And so Eliza grows up, loved and adored by her mother but forced to move endlessly between one town and another for the next eleven years, changing schools, coming home to an empty house and clearing away the empty wine bottles, while her mother stacks supermarket shelves.
As she matures, Eliza starts to ask who her father is but her mother laughs away the subject, promising that on the girl’s eighteenth birthday she will reveal all. In the meantime, her two godmothers step in to help, taking Eliza on annual holidays to exciting and exotic locations.
But only weeks before that big birthday, Eliza returns home from a holiday in New Zealand to a terrible tragedy and thirteen years later, she is deliberately living as safely as possible in Melbourne, avoiding close relationships and devoting herself to her time-consuming PA job.
When her life suddenly falls apart again, Eliza receives an unexpected and welcome invitation from her godmothers, now both based in the UK, to attend a wedding and she finds herself leaping into the unknown.

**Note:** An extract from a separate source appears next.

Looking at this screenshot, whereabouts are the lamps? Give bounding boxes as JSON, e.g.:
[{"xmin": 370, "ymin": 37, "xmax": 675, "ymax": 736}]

Within a fortnight, Eliza has swapped her predictable routine for life in the middle of her godmother Olivia’s complicated family at a smart hotel in Edinburgh. Here, there is no such thing as an ordinary day and yet, amidst the chaos, Eliza begins to blossom.
She finds herself not only hopeful about the future, but ready to explore her past. Olivia and Maxie have long been waiting for her to ask about her mother’s mysterious life – and about the identity of the father she has never known. But even they are taken by surprise with all that Eliza discovers.
At the heart of this story is the painfully insecure Eliza, and her relationship with the two women whose unwavering friendship, love, support and protection have seen their precious godchild through the best and worst of times.
Steeped in family dynamics, tangled passions and deeply buried secrets, but always leavened by McInerney’s humour and empathy, The Godmothers reminds us that there are two kinds of families… those that we are born into and those that we make for ourselves.
And with a cast of charismatic characters, a touching romance, an intriguing mystery, and some all-too-familiar moral dilemmas, you’ll find yourself laughing, crying and smiling all the way to the final page.